▸ AVAILABLE RECORDS:
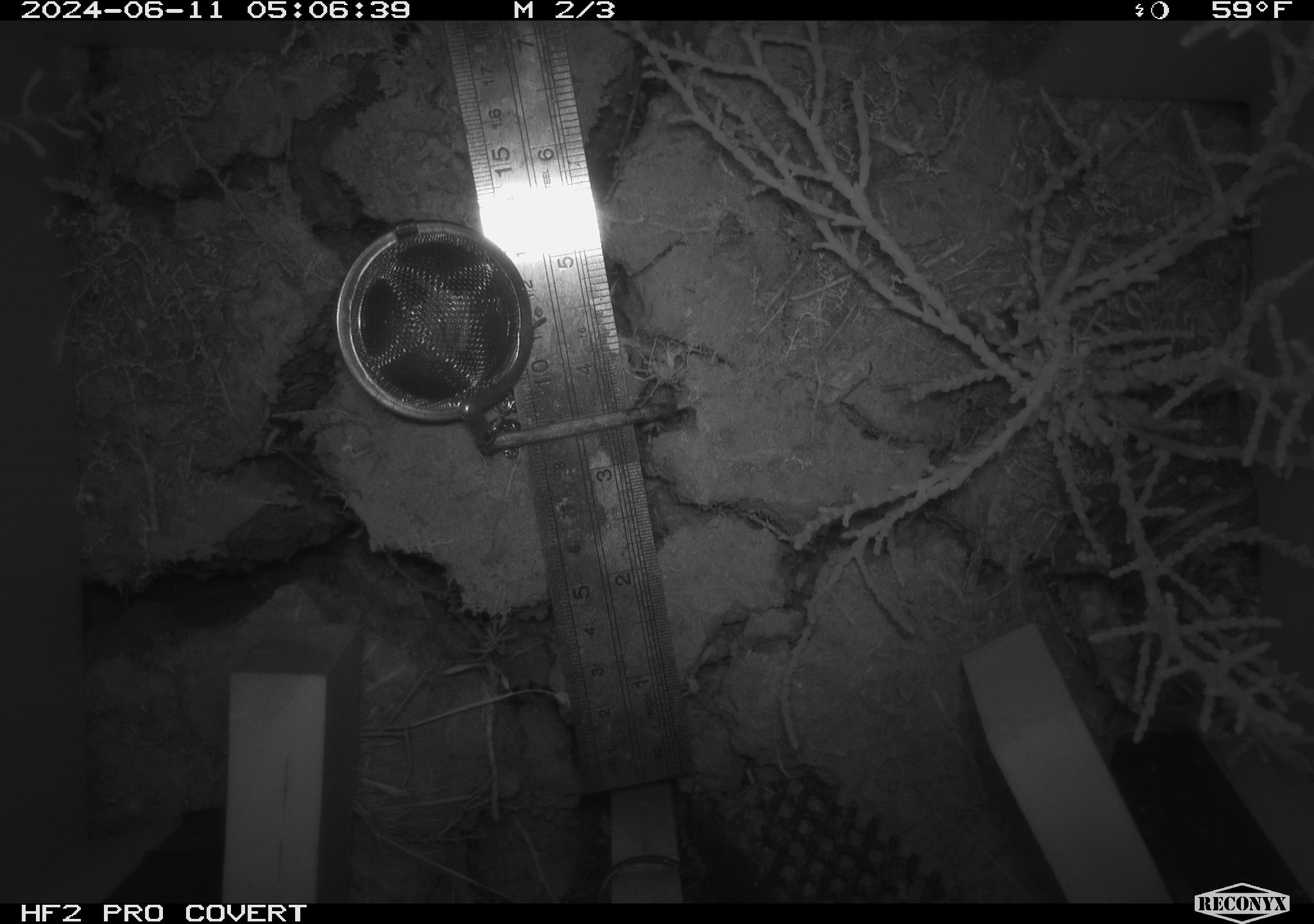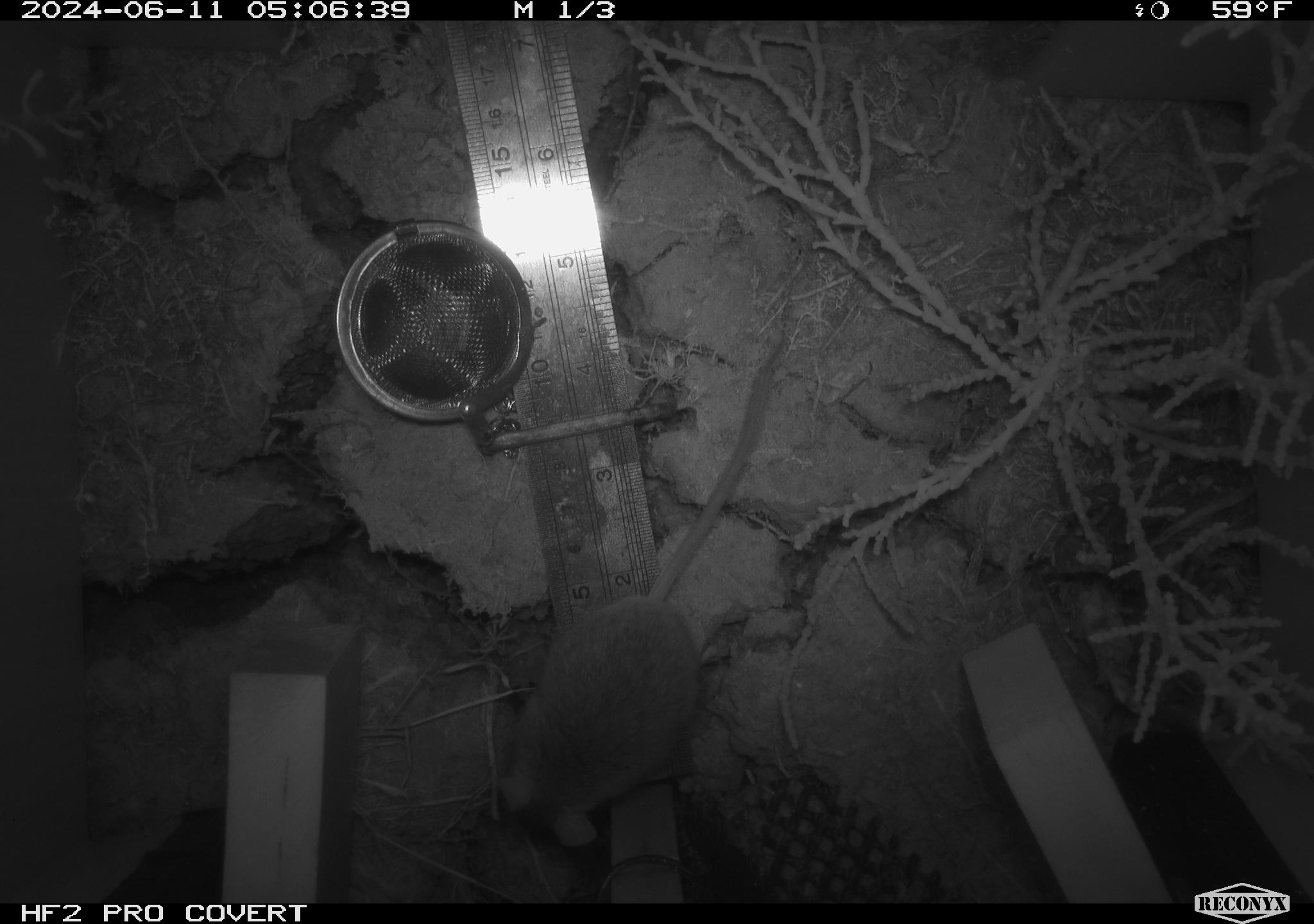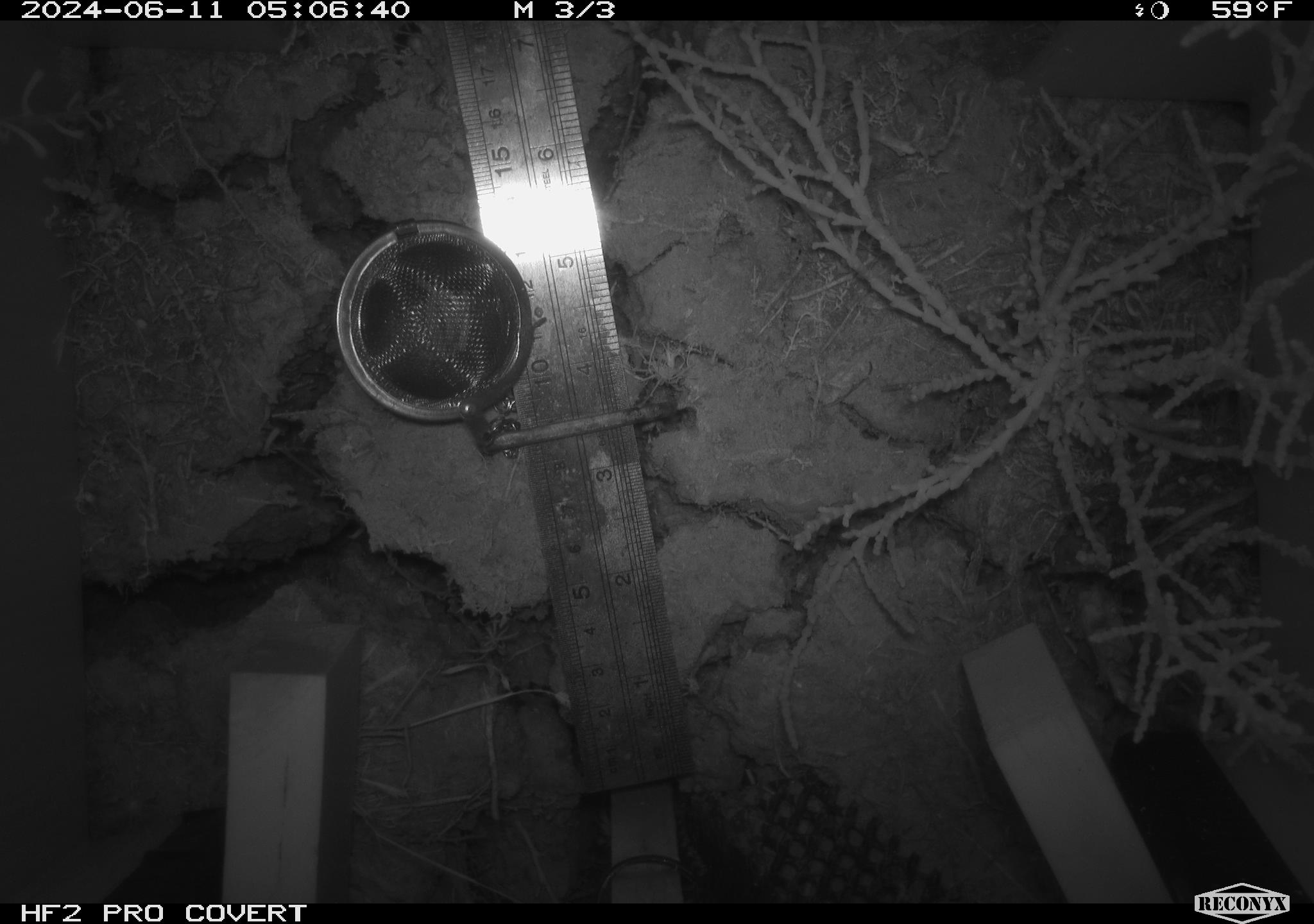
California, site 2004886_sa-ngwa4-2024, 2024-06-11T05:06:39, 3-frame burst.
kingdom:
* * *
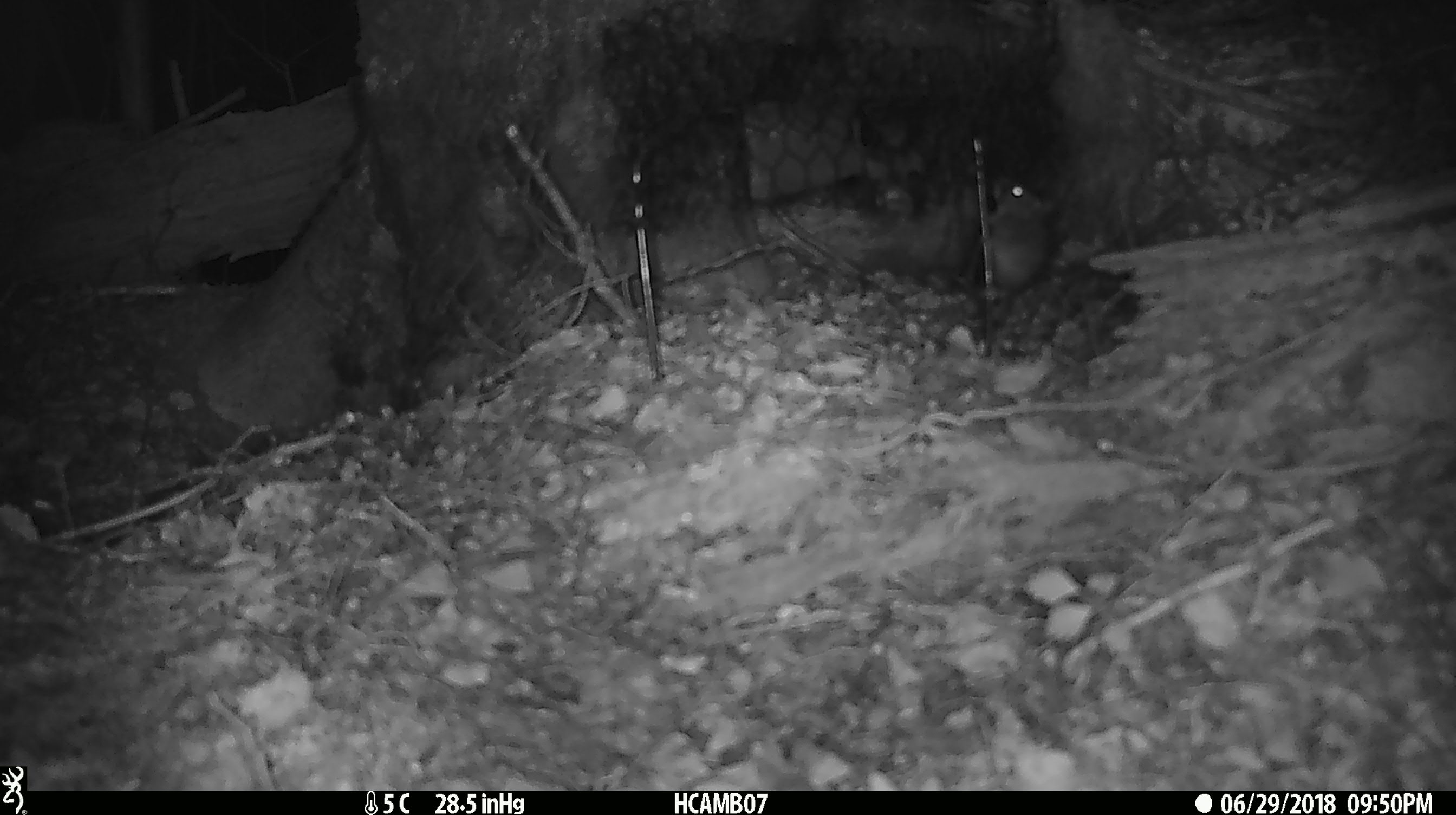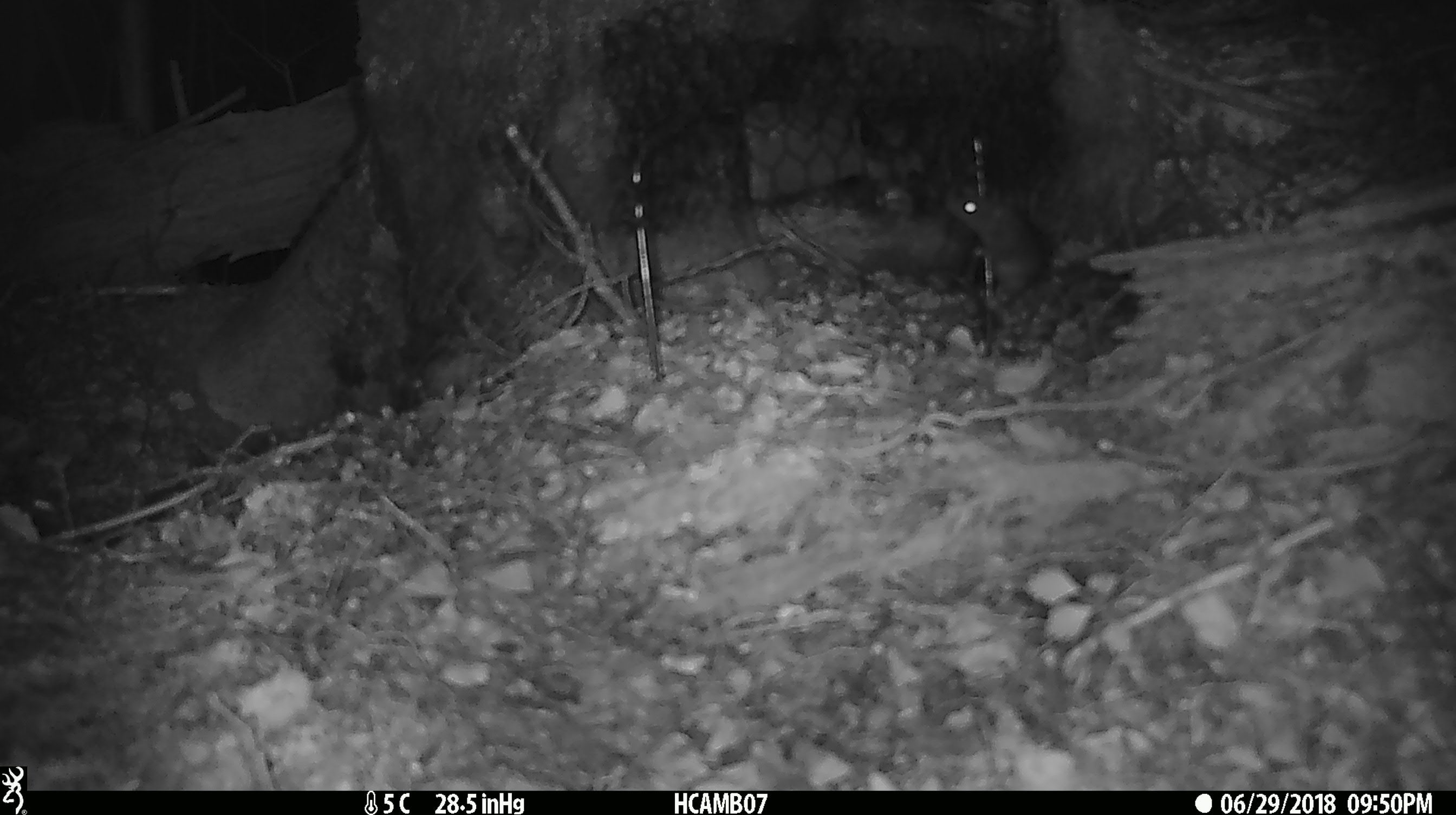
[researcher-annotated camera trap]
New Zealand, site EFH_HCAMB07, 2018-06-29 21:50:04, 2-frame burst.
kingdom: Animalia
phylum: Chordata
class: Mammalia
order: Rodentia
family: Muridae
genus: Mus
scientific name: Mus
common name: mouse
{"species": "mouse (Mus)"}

▸ WORK REQUIRED:
Determine the number of lines in the records that include the string "burst", and respond with that number only.

▸ FINISHED TASK:
2